◆ **REQUEST 1**:
According to the blue zones transcript, how many small islands make up Okinawa?
◆ **REQUEST 2**:
Reproduce the part of the records that begins with the line containing "From the image, does" and ends with the line containing "point 358,460 < point 513,540 < point 84,541", including both of those lines.

◆ **DOCUMENT PASSAGE**:

Well, I've spoken to an Australian academic who is in Oxford. His name is Soul Newman, and he's looked carefully at this, including going back to all of the areas where these centenarians were from and just exploring the data behind it, and he came up with some pretty interesting findings, basically finding that the majority of people who claim to have lived to one hundred in these places are either missing or dead, and there's a range of reasons why the
data is flawed. So he's kind of debunking the foundation of blue zones. He doesn't say that the message behind blue zones are wrong, but the foundation of where blue zones are is based on pretty dodgy data, according to Soul Newman.
So taking probably the most famous one, Okinawa, the island in Japan.
You spend a lot of time in Japan.
There is a very healthy diet, and we do see a lot of old people from Japan. So is it not true that people in Okinawa are generally living to one hundred Well.
My interest was piqued in this story because I've been to Okinawa and my memory of it. The Okinawan diet was that it was spam from the US military forces in the forties was one of the foundations of their diet. So I was trying to work out how that was a big thing. Yes, they used a lot of pickled vegetables as well, but none of that kind of translated through.
Okinawa is actually one hundred and sixty one small islands, and in the northern part of the main island.
This is ground zero for world longevity.

(Records of spatial reasoning questions)

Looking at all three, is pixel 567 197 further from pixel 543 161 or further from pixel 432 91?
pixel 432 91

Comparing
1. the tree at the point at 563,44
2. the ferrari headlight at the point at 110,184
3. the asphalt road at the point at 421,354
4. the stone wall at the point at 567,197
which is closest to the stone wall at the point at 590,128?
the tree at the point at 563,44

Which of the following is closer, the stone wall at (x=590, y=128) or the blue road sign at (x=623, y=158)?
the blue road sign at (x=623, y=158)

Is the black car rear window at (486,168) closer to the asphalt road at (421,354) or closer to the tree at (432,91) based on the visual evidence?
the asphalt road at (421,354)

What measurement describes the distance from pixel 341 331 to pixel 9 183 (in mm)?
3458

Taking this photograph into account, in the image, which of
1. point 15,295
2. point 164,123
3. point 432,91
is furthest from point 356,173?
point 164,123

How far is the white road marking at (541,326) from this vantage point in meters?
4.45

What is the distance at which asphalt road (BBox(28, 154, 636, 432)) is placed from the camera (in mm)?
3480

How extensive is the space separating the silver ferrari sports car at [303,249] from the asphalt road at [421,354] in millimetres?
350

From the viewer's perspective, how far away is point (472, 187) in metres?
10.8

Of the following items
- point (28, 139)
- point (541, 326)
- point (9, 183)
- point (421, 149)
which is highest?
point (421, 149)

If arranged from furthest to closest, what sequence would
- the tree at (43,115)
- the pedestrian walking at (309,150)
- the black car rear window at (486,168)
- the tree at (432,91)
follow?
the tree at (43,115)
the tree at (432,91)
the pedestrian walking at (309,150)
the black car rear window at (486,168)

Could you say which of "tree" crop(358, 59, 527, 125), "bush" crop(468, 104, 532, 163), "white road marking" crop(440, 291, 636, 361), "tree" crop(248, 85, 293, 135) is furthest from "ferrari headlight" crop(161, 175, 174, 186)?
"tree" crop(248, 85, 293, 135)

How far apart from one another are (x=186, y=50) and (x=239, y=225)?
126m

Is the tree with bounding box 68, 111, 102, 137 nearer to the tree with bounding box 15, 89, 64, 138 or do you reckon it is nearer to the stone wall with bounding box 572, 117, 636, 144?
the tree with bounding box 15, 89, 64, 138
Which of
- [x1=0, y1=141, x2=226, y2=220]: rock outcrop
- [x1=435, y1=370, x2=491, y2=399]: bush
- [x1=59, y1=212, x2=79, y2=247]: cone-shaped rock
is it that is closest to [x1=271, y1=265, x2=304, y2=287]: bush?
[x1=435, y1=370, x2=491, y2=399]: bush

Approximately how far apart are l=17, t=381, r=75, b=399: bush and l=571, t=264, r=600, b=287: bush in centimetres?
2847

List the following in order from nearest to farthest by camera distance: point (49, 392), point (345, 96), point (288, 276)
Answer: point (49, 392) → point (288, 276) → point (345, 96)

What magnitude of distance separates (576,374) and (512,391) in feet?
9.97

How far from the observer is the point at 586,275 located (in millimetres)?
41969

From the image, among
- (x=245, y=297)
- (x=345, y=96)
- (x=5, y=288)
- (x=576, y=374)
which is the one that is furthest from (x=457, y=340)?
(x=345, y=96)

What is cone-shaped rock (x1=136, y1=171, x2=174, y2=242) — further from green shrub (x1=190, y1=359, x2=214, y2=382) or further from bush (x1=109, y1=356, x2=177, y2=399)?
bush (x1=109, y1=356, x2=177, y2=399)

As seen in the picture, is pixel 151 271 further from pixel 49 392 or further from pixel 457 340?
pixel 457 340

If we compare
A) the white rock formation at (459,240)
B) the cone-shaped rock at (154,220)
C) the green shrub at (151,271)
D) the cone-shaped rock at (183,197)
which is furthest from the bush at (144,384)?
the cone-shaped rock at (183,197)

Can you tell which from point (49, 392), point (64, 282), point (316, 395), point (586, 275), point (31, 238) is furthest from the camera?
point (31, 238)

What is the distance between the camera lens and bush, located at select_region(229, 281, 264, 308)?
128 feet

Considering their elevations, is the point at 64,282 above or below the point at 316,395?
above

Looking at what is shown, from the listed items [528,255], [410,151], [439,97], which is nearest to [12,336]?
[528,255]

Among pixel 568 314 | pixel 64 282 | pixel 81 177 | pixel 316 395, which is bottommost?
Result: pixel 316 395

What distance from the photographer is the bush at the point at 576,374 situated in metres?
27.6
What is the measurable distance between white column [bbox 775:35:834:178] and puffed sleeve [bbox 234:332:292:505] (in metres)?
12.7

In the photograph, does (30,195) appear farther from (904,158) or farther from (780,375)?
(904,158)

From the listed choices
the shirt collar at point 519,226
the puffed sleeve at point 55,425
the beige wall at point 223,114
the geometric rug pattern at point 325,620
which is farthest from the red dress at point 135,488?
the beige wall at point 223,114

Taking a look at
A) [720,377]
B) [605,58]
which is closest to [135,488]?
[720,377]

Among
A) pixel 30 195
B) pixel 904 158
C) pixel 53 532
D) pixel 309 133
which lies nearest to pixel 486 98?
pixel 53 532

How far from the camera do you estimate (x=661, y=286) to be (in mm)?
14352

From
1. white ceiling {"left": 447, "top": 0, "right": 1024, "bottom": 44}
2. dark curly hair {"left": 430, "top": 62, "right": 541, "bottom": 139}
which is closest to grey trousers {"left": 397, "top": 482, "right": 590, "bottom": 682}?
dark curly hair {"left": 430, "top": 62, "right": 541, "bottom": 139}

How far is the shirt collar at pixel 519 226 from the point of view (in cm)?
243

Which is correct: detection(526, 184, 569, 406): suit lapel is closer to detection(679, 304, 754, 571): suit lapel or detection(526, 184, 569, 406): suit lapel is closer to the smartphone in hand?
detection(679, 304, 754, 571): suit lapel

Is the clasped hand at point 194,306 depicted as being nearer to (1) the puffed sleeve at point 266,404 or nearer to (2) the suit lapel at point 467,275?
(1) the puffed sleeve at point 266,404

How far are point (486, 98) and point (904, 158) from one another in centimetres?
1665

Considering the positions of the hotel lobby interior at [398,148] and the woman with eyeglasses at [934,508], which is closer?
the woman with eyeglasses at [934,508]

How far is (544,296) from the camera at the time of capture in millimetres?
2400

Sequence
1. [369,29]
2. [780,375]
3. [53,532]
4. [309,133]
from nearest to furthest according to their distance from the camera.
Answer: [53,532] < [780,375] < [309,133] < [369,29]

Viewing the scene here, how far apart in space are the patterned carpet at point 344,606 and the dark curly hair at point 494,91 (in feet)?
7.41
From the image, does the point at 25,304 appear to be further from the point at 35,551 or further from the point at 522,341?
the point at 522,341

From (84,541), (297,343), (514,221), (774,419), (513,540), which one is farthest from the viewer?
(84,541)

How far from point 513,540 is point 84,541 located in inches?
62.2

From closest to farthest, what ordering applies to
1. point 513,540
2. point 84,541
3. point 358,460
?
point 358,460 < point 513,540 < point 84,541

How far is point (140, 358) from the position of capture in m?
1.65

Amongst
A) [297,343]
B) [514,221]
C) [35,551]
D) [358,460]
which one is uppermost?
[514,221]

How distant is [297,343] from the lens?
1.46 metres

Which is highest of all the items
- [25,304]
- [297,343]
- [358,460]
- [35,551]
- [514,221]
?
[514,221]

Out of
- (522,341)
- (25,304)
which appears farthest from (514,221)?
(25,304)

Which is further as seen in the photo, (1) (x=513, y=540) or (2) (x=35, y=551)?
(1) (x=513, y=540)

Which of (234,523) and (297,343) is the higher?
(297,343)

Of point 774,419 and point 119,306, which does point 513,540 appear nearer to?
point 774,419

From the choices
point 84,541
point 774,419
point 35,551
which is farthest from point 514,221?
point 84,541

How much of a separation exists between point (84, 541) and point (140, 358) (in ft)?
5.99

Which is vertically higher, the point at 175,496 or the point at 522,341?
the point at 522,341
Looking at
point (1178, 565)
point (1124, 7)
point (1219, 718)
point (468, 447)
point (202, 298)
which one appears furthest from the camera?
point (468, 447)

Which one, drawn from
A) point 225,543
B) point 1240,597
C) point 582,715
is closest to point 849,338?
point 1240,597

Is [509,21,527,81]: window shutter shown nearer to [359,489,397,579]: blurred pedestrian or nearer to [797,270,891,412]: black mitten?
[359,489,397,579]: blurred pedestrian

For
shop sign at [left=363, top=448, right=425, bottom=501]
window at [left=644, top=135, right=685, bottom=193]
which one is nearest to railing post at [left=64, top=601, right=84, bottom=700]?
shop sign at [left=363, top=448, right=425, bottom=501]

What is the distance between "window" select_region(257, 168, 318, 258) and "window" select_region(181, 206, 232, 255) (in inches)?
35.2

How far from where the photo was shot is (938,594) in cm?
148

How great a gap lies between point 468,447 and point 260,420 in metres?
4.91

◆ **OUTPUT 1**:
One hundred and sixty-one small islands.

◆ **OUTPUT 2**:
From the image, does the point at 25,304 appear to be further from the point at 35,551 or further from the point at 522,341?
the point at 522,341

From (84,541), (297,343), (514,221), (774,419), (513,540), which one is farthest from the viewer?
(84,541)

How far from point 513,540 is point 84,541 located in inches?
62.2

From closest to farthest, what ordering applies to
1. point 513,540
2. point 84,541
3. point 358,460
?
point 358,460 < point 513,540 < point 84,541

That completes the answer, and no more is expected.